General Programming Concepts: Writing and Debugging Programs

Japanese Input Method (JIM)

The Japanese Input Method (JIM) is a sophisticated input method that provides Japanese input. The features include:

Supports Romaji to Kana character conversion (RKC).
Supports Kana to Kanji character conversion (KKC).
Includes Hankaku (half-width) and Zenkaku (full-width) character input.
Provides system and user dictionary lookup.
Provides runtime registration of a word to the user dictionary.
Requires Callback functions to support:
- Status and Pre-edit drawing
- All candidate menus
- JIS Kutan number input and IBM Kanji number input
Supports IBM-943, IBM-932 and IBM-eucJP code sets.
For internal processing, the JIM uses the IBM-932 code set. However, it supports any code set, such as IBM-eucJP, that can be converted from IBM-932.
Located in the /usr/lib/nls/loc/JP.im file.
All other localized input methods are aliases to this file.

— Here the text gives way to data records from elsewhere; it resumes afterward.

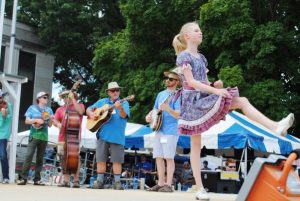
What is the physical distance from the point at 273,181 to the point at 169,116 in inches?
182

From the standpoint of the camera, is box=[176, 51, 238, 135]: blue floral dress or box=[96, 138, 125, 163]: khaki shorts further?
box=[96, 138, 125, 163]: khaki shorts

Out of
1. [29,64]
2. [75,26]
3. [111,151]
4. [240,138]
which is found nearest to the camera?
[111,151]

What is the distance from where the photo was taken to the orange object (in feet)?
8.96

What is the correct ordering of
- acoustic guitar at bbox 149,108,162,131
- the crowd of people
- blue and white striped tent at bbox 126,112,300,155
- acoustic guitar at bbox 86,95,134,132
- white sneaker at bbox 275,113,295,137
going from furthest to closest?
blue and white striped tent at bbox 126,112,300,155 → acoustic guitar at bbox 86,95,134,132 → acoustic guitar at bbox 149,108,162,131 → the crowd of people → white sneaker at bbox 275,113,295,137

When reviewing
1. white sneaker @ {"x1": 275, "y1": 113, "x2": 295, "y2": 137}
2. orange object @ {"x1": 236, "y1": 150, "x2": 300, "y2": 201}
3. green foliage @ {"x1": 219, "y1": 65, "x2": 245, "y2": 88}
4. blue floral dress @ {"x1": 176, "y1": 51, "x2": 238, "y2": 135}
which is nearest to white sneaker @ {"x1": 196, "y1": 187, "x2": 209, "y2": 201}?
blue floral dress @ {"x1": 176, "y1": 51, "x2": 238, "y2": 135}

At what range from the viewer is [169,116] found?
7391mm

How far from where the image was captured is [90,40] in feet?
90.4

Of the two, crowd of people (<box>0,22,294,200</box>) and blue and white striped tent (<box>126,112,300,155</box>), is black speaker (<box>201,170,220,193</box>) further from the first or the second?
crowd of people (<box>0,22,294,200</box>)

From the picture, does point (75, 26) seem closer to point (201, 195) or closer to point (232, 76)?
point (232, 76)

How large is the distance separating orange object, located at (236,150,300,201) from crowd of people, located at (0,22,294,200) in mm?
1265

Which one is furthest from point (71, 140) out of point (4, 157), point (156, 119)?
point (156, 119)

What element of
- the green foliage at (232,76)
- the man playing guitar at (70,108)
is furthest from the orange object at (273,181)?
the green foliage at (232,76)

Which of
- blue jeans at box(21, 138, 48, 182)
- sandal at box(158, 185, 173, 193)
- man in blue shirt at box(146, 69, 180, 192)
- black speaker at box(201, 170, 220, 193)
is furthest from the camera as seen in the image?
black speaker at box(201, 170, 220, 193)

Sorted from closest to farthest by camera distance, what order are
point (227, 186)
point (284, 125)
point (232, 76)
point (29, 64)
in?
point (284, 125) < point (227, 186) < point (232, 76) < point (29, 64)
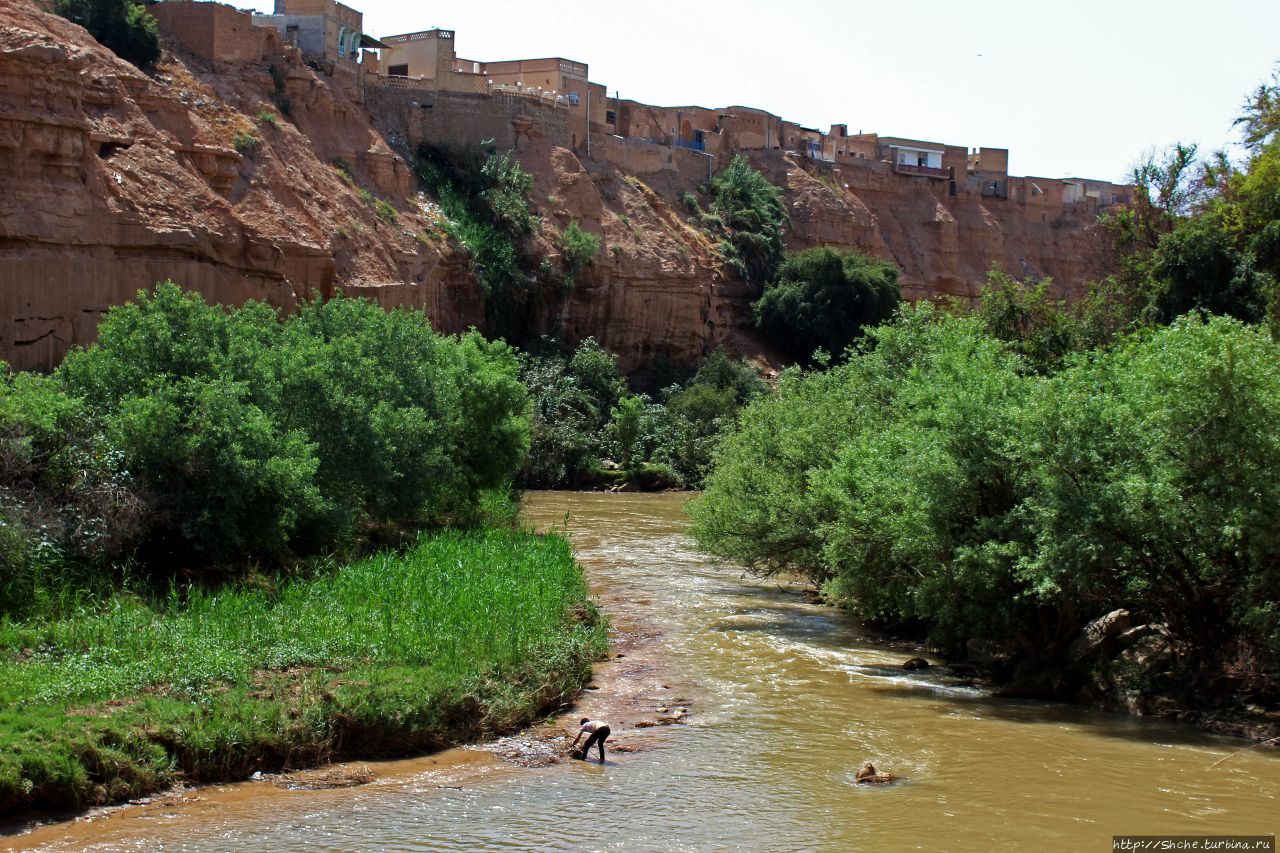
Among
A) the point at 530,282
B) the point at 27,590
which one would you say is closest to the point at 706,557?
the point at 27,590

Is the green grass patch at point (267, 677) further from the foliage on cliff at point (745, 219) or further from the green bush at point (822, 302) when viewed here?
the foliage on cliff at point (745, 219)

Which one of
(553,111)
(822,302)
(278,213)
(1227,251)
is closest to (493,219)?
(553,111)

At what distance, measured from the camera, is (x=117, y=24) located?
37594 mm

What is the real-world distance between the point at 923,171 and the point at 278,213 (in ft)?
159

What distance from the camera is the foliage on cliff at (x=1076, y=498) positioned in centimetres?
1369

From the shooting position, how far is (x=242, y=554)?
703 inches

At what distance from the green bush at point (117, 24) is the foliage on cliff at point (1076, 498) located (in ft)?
93.3

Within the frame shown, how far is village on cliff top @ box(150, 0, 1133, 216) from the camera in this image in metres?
44.1

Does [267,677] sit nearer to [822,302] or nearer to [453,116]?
[453,116]

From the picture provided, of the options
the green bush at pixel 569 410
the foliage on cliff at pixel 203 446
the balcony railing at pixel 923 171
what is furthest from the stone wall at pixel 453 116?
the balcony railing at pixel 923 171

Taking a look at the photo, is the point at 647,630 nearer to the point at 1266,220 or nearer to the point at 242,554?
the point at 242,554

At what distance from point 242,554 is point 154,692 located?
6.06 m

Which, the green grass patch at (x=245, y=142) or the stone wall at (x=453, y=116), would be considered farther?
the stone wall at (x=453, y=116)

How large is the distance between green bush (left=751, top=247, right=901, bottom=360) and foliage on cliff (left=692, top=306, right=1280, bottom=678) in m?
36.4
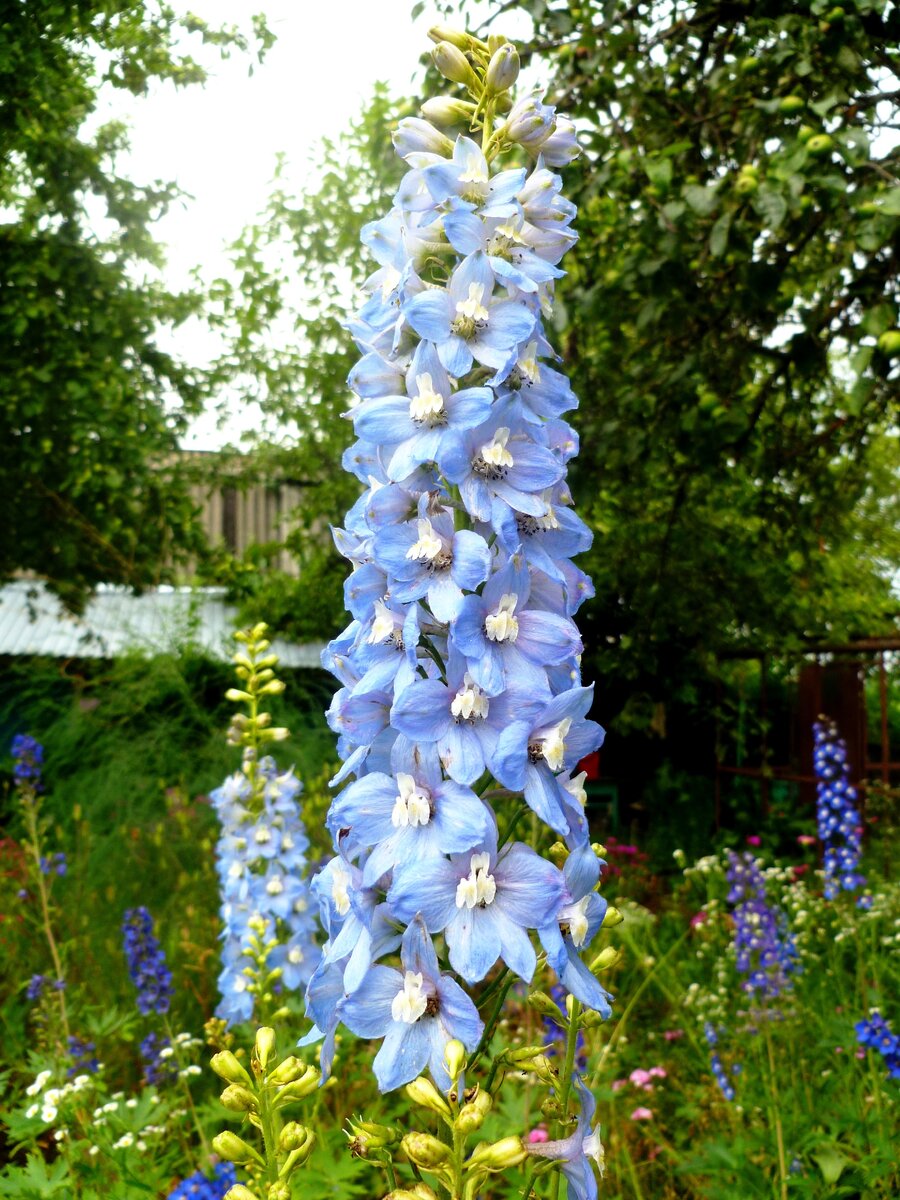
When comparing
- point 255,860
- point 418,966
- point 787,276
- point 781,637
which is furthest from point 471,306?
point 781,637

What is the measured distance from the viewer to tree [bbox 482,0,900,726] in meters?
3.68

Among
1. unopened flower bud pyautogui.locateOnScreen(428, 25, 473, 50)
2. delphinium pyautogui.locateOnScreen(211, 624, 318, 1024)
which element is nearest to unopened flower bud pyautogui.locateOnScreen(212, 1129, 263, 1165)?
unopened flower bud pyautogui.locateOnScreen(428, 25, 473, 50)

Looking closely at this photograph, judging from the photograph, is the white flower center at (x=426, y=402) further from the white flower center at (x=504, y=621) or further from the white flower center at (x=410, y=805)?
the white flower center at (x=410, y=805)

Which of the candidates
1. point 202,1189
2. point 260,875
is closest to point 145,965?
point 260,875

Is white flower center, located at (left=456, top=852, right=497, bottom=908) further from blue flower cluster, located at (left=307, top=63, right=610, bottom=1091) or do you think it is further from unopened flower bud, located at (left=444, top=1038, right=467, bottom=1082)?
unopened flower bud, located at (left=444, top=1038, right=467, bottom=1082)

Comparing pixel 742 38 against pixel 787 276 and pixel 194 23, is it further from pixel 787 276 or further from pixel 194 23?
pixel 194 23

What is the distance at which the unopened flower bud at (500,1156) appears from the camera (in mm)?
1016

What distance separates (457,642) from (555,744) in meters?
0.16

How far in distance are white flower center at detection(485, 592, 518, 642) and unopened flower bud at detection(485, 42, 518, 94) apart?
0.73 m

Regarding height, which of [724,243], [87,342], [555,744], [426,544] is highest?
[87,342]

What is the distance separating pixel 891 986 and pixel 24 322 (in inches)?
261

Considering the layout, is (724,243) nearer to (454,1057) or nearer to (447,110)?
(447,110)

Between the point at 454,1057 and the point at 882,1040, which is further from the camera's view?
the point at 882,1040

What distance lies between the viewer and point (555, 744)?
1208 millimetres
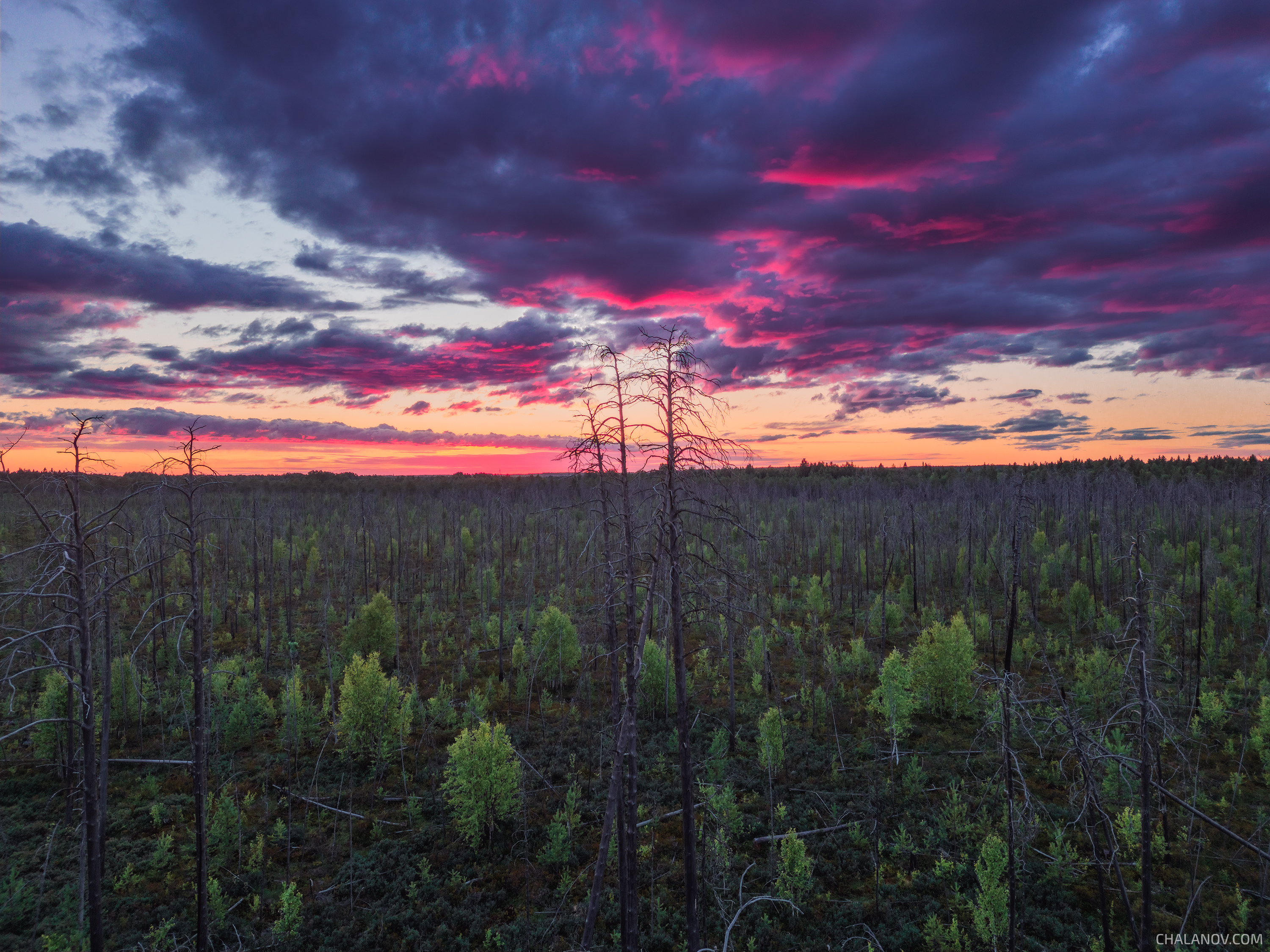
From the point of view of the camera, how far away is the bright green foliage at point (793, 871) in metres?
10.7

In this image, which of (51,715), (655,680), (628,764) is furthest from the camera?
(655,680)

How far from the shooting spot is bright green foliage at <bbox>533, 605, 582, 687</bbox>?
67.6 feet

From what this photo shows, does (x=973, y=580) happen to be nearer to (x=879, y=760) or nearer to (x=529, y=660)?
(x=879, y=760)

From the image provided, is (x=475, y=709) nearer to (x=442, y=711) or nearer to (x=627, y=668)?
(x=442, y=711)

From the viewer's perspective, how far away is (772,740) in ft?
45.9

The Japanese code sets consist of three character groups:

Katakana
Hiragana
Kanji

Katakana and Hiragana consist of about 50 characters each and form the set of phonetic characters referred to as Kana. All of the sounds in the Japanese language can be represented in Kana.

Kanji is a set of ideographs. A simple concept can be represented by a single Kanji character, while more complicated meanings can be formed with strings of Kanji characters. There are several thousand Kanji characters.

The Japanese also use the Roman alphabet. Called Romaji, the Roman alphabet consists of 26 characters. It is used mostly in technical and professional environments to represent technical vocabulary that does not exist in Japanese. A typical sentence is usually a mixture of Katakana, Hiragana, Kanji, Romaji, numbers, and other characters.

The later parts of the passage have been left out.